The prime factorization of 81 is 3 * 3 * 3 * 3 = 3^4.
Taking the cube root of 81, we have:
^3V81 = ^3V(3^4) = 3^(4/3)
Therefore, the irrational cube root ^3V81 can be rewritten as the product of an integer and another irrational cube root:
^3V81 = 3^(4/3) = 3 * (^3V3^4) = 3 * (^3V27)
To rewrite the irrational cube root ^3√81 as a product of an integer and another irrational cube root, we need to find a perfect cube that can be factored out from 81.

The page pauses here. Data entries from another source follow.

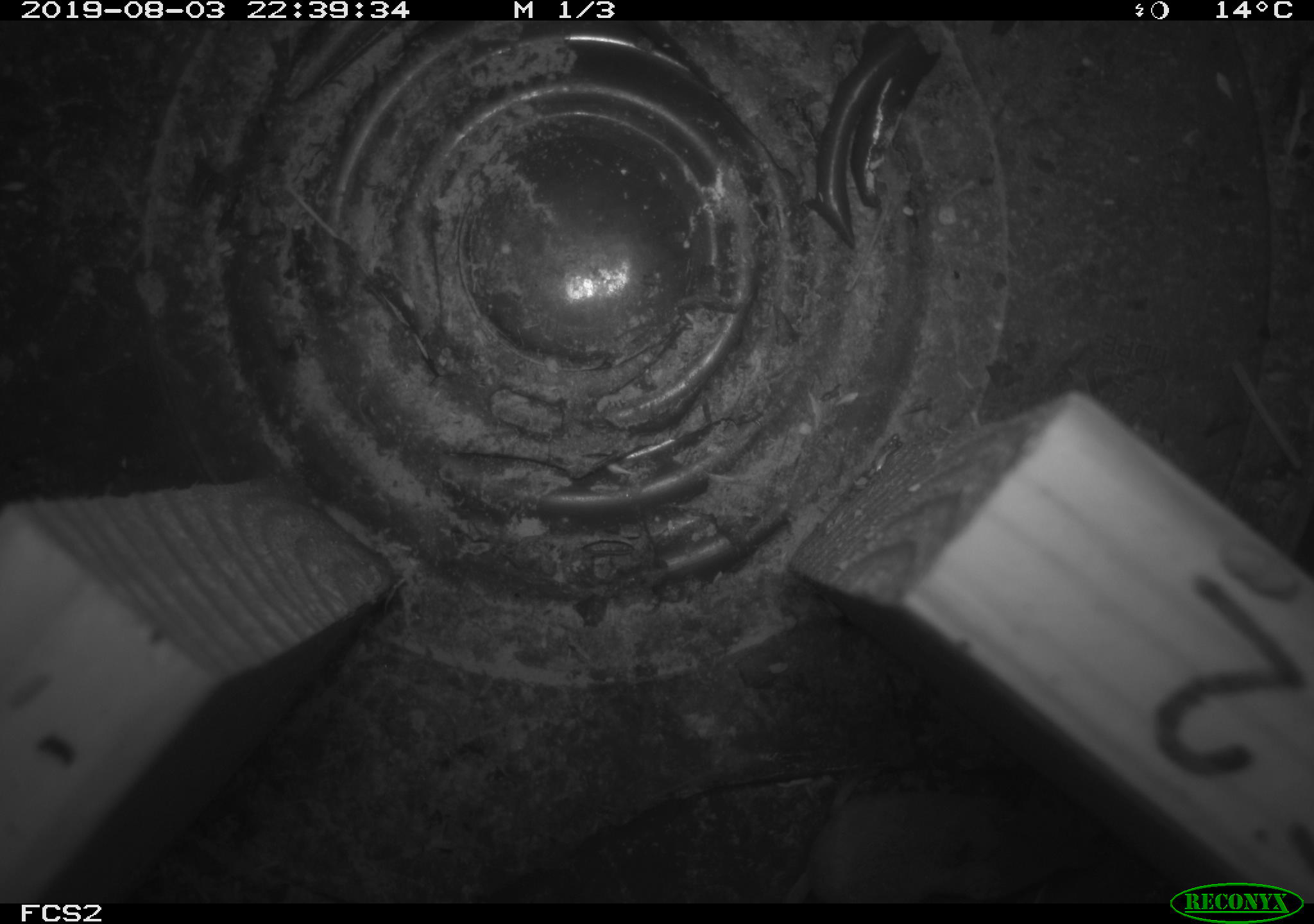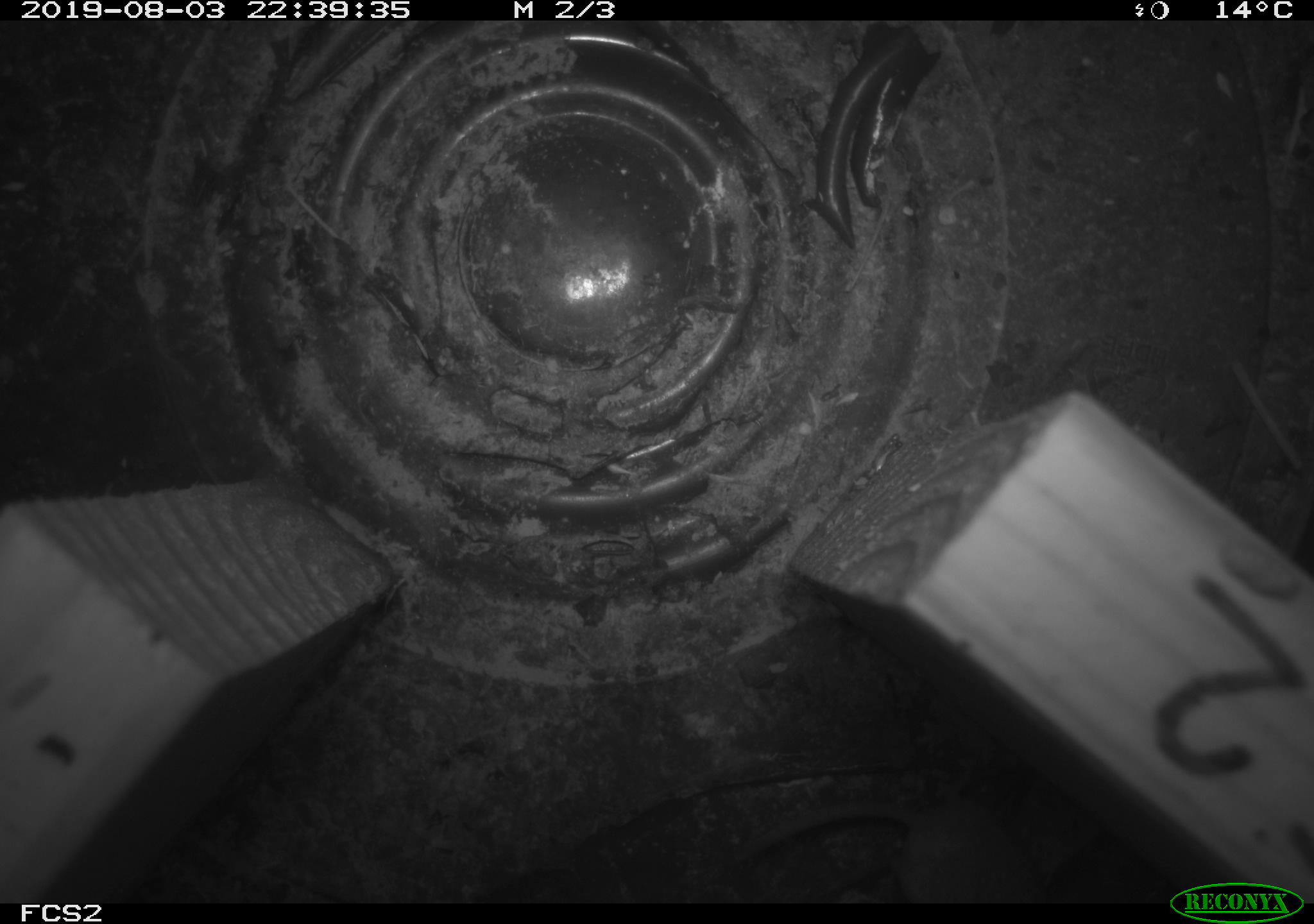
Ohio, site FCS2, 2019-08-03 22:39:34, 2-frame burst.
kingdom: Animalia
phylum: Chordata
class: Mammalia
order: Eulipotyphla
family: Soricidae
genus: Sorex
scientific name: Sorex cinereus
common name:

To do this, we can consider the prime factorization of 81, which is 3 * 3 * 3 * 3 (or 3^4).
Now, let's rewrite ^3√81 as (^3√(3^4)).
Using the property of exponents, (^3√(3^4)) can be written as (^3√3^(4/3)).
We can simplify this further by writing 4/3 as 1 + 1/3.
Therefore, (^3√3^(4/3)) = (^3√3^(1+1/3)).
By using the property of exponents (a^(m+n) = a^m * a^n), this can be rewritten as (^3√3^1 * 3^(1/3)).
Simplifying further, (^3√3^1 * 3^(1/3)) is equal to (^3√3 * ^3√3^(1/3)).
Thus, the irrational cube root ^3√81 can be rewritten as a product of an integer (3) and another irrational cube root (^3√3^(1/3)).